__Document text__.
How Prenups Affect High Asset Divorces
A prenuptial agreement is a contract entered into by two individuals who are planning to marry. Also known as a prenup or premarital contract, it is a legally binding agreement concerning ownership of each party’s assets should the marriage be terminated by divorce or death. In a high asset divorce, a prenup can help shield assets, protect children’s inheritances, and lay the groundwork for division of property and alimony.
What Are the Challenges of High Asset Divorce Proceedings in Pennsylvania
Terminating a marriage is always stressful, but high asset divorces can be particularly challenging. Generally, assets are more extensive and more valuable. They may include stock options, portfolios, businesses, inheritances, retirement savings, pension plans, real estate, and timeshares. As there is more at stake, divorce may be more contentious when matters such as property division, alimony, child support, and relocation are addressed.
What Can a Pennsylvania Prenup Cover?
A prenuptial agreement signed by both parties only goes into effect when a couple marries. This type of contract can be used to resolve how expenses will be covered during the marriage, payment of alimony in case of divorce, and division of property in case of death or divorce. Couples can tailor prenups to meet their own needs. For example, the written agreement between them can establish:
- Rights of each spouse to use, spend, buy, or sell assets during the marriage
- Rights of each spouse to property owned by either spouse
- How a family owned business will be managed
- How assets and debts will be divided in the event of divorce or the death of either spouse
- Entitlement of either spouse to spousal support
- Entitlement of each spouse to death benefits from insurance policies of the other spouse
- Rights of each spouse to the gifts or inheritances of the other
- Any other matter on which both parties agree
What Are the Requirements for a Valid Prenuptial Agreement?

__Information shown__.

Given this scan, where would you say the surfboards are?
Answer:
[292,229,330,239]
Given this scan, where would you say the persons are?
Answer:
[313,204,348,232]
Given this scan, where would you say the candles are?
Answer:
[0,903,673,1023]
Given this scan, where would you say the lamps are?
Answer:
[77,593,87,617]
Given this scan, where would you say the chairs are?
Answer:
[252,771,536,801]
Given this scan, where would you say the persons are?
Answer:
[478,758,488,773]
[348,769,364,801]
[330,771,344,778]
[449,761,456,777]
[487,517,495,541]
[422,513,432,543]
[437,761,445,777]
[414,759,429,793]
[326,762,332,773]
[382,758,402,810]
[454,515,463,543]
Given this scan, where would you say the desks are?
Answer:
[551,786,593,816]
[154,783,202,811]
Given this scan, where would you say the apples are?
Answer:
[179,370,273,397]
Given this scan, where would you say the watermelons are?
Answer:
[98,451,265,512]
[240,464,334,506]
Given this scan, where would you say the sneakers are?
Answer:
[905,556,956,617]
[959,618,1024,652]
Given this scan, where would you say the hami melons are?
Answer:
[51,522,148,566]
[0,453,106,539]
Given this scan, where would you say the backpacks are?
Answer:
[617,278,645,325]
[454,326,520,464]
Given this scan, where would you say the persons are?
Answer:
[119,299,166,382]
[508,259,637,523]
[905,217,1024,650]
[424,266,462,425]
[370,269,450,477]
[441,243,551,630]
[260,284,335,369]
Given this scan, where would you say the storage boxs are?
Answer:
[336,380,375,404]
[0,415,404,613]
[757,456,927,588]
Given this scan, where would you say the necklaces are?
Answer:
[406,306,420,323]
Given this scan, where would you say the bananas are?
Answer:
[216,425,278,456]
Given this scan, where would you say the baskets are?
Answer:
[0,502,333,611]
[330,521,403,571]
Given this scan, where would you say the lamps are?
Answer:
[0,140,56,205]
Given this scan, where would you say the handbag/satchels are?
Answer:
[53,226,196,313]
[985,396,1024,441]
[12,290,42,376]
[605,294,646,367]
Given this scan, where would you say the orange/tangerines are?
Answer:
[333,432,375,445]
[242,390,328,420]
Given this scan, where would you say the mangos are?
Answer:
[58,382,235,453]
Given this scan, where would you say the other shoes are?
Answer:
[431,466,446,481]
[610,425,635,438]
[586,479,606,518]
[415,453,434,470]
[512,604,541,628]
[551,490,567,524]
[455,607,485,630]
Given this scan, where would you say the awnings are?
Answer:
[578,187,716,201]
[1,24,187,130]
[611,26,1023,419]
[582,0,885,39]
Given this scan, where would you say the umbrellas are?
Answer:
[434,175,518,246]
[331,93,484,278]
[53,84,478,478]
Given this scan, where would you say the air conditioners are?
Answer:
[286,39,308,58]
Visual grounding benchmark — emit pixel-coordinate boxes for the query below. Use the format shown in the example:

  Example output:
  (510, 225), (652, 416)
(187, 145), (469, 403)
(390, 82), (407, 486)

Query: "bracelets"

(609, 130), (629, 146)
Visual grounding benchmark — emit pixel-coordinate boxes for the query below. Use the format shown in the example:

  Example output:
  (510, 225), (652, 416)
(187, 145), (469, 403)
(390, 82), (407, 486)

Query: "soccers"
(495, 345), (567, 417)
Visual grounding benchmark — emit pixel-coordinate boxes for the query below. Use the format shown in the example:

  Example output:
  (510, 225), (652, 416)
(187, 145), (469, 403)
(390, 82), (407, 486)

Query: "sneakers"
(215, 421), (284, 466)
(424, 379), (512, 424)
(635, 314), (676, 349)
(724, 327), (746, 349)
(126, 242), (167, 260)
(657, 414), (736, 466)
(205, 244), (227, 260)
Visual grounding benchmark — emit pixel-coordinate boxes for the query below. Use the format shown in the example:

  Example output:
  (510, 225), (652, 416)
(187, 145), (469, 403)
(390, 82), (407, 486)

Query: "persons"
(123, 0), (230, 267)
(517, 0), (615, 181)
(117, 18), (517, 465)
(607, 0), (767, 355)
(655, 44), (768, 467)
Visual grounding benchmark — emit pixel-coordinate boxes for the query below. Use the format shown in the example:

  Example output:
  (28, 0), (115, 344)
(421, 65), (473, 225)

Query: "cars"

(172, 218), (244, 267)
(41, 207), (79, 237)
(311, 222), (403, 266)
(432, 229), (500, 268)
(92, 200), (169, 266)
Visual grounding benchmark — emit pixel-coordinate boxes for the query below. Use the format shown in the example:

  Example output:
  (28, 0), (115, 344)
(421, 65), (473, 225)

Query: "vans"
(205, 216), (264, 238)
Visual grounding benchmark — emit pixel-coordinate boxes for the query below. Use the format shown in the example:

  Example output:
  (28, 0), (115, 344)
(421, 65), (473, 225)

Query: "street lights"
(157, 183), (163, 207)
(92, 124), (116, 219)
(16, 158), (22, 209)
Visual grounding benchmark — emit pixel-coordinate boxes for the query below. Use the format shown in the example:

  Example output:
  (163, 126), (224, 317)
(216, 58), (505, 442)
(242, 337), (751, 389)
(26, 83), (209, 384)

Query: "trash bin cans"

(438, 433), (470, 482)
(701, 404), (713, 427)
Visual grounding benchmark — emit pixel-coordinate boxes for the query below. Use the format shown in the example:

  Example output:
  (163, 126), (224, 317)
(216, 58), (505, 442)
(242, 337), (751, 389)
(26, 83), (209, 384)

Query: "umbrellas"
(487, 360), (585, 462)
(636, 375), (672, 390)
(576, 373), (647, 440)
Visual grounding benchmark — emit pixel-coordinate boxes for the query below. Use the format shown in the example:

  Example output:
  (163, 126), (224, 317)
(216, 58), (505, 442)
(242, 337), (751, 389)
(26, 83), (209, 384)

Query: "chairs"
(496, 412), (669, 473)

__Stated problem__. Resume the article on prenuptial agreements in high asset divorces, picking up after its final heading.

__Answer to the problem__.
Unlike many other states, Pennsylvania has not adopted the Uniform Prenuptial Agreement Act (UPAA). The rules for prenups are determined by state statutes and court decisions. They must be in writing and signed by both parties. To be enforceable, these agreements must follow the basic principles of contracts. They cannot be unconscionable or unfairly one-sided. Generally, courts will uphold prenuptial agreements unless:
- The agreement was not voluntarily signed by one spouse; or
- The agreement was unconscionable because one spouse failed to provide full and reasonable disclosure of assets and debts; the defrauded spouse lacked adequate knowledge of the other spouse’s finances; and the defrauded spouse did not, expressly in writing, waive the right to disclosure.
How Can Prenups Simplify the Divorce Process?
Prenups can help couples avoid arguments during a marriage by resolving matters of expenses and financial responsibilities in advance. Having a prenuptial agreement in place can also help the process run more smoothly should the marriage end in divorce. A high asset divorce can be lengthy and costly. With a valid prenup, issues such as property division, alimony, and what happens to the family business can be settled before the marriage, so a divorce can be obtained more quickly and less expensively.
How Can a Lawyer Help?
At the Law Offices of Sheryl R. Rentz, P.C., we can assist you with creating a prenuptial agreement that is fair, properly structured, and in your best interests. If you are facing a high asset divorce, with or without a premarital agreement in place, we can protect your rights and guide you as smoothly as possible through the process. Attorney Sheryl R. Rentz has more than 25 years of experience in divorce and family law. Contact us at (610) 645-0100 to find out how we can help.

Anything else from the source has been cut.